My data analysis workflow depends on R. I tend to use old Matlab code, run in Octave or via oct2py, or new Python code for data data wrangling. I have moved to matplotlib and seaborn for all graphics. I still depend on R for basic stats, multivariate analyses, and machine learning. There is so much in the R universe and, with the easy-to-use rpy2 library, there is no reason not to use R.

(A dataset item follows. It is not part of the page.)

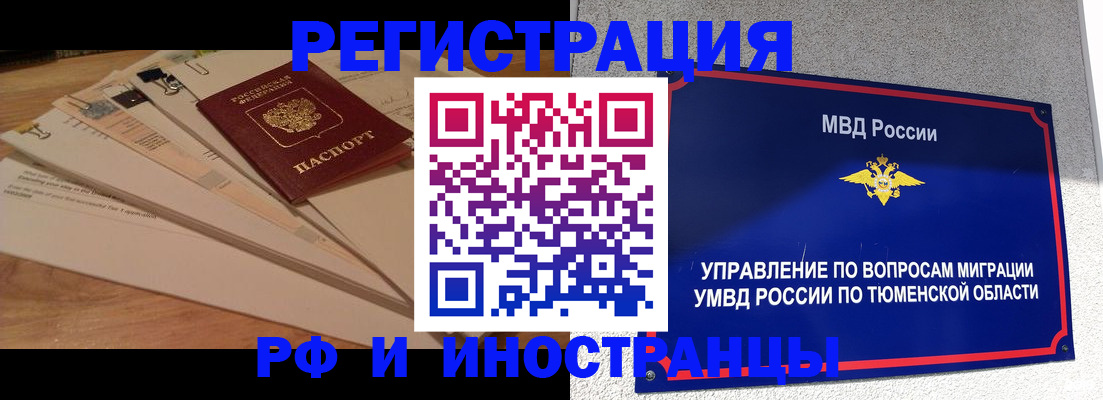 форма 3 в Чкаловске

%R magic is provided by rpy2, and it works really well for interactive data analysis or one-off calls to specialized libraries from CRAN. However, for more intesive analyses of data from multiple experiemnts, I found issues with memory management in rpy2 (documented here). My laptop PC does not have enough RAM (8 GBs) for me to run through a batch of LFPs files from, say, a dozen experiment (e.g. 12x16 or 192 channels with typically more than a million samples. It took a bit of work to figure out how to release and clean memory between channels or files. I tried to document my solutions to this issue in the post below.
A Jupyter notebook for this post is available here.
In [1]:
import numpy as np, pandas as pd, feather
from scipy.io import loadmat, savemat
(I have found that the rpy2 extension only works on my PCs [Linux Mint 17 and Anaconda for Python 3.5] if I import the readline libraary before the rpy2 extension.)
In [2]:
import readline
%load_ext rpy2.ipython
In [3]:
# https://pypi.python.org/pypi/memory_profiler
from memory_profiler import memory_usage
mem_usage = memory_usage(-1, interval=1, timeout=1)
print(mem_usage)
Switch to ~/temp folder for writing files. (Most of my PCs are backed up via Dropbox and SpiderOak and I hate wasting bandwidth.)
In [4]:
%cd ~/temp
clean up from previous runs, as writing over takes longer than deleting and writing
In [5]:
%rm test*.*
In [6]:
ADmat = np.random.randn(32, 1500000) / 100
In [7]:
whos ndarray
In [8]:
mem_usage = memory_usage(-1, interval=1, timeout=1)
print(mem_usage)
save the matrix for analysis in R
In [9]:
np.save('test.npy', ADmat)
In [10]:
%ls -lstr test.npy
In [11]:
mem_usage = memory_usage(-1, interval=1, timeout=1)
print(mem_usage)
RcppCNPy is a fantastic library for R that lets you read and write numpy data file.
In [12]:
%%R
library(RcppCNPy)
setwd("~/temp")
ADmat = npyLoad('test.npy', type="numeric", dotranspose=FALSE)
In [13]:
%R str(ADmat)
In [14]:
%R ls()
Out[14]:
In [15]:
mem_usage = memory_usage(-1, interval=1, timeout=1)
print(mem_usage)
remove ADmat to assess memory use with Rpush below
In [16]:
%R rm(list=ls())
In [17]:
%R ls()
Out[17]:
In [18]:
mem_usage = memory_usage(-1, interval=1, timeout=1)
print(mem_usage)
ADmat is gone but memory is not released
In [19]:
%R gc(); # garbage collection
In [20]:
mem_usage = memory_usage(-1, interval=1, timeout=1)
print(mem_usage)
now the memory is released
In [21]:
%Rpush ADmat
htop (and some calcs in bc) report an extra 340 to 360 MB (variable over runs) following Rpush... why?
In [22]:
%R str(ADmat)
In [23]:
%R ls()
Out[23]:
In [24]:
mem_usage = memory_usage(-1, interval=1, timeout=1)
print(mem_usage)
%Rpush uses a lot more memory than if you save the file with numpy and load into R using the RcppCNPy library!
In [25]:
%R rm(ADmat)
In [26]:
mem_usage = memory_usage(-1, interval=1, timeout=1)
print(mem_usage)
In [27]:
%R gc();
In [28]:
mem_usage = memory_usage(-1, interval=1, timeout=1)
print(mem_usage)
now the memory consumed by ADmat is released but the extra memory is still consumed
In [29]:
%R ls()
Out[29]:
the empy array is there after ADmat is gone
In [30]:
%R rm(list=ls())
In [31]:
mem_usage = memory_usage(-1, interval=1, timeout=1)
print(mem_usage)
In [32]:
%R gc();
In [33]:
mem_usage = memory_usage(-1, interval=1, timeout=1)
print(mem_usage)
now we are back to where we started!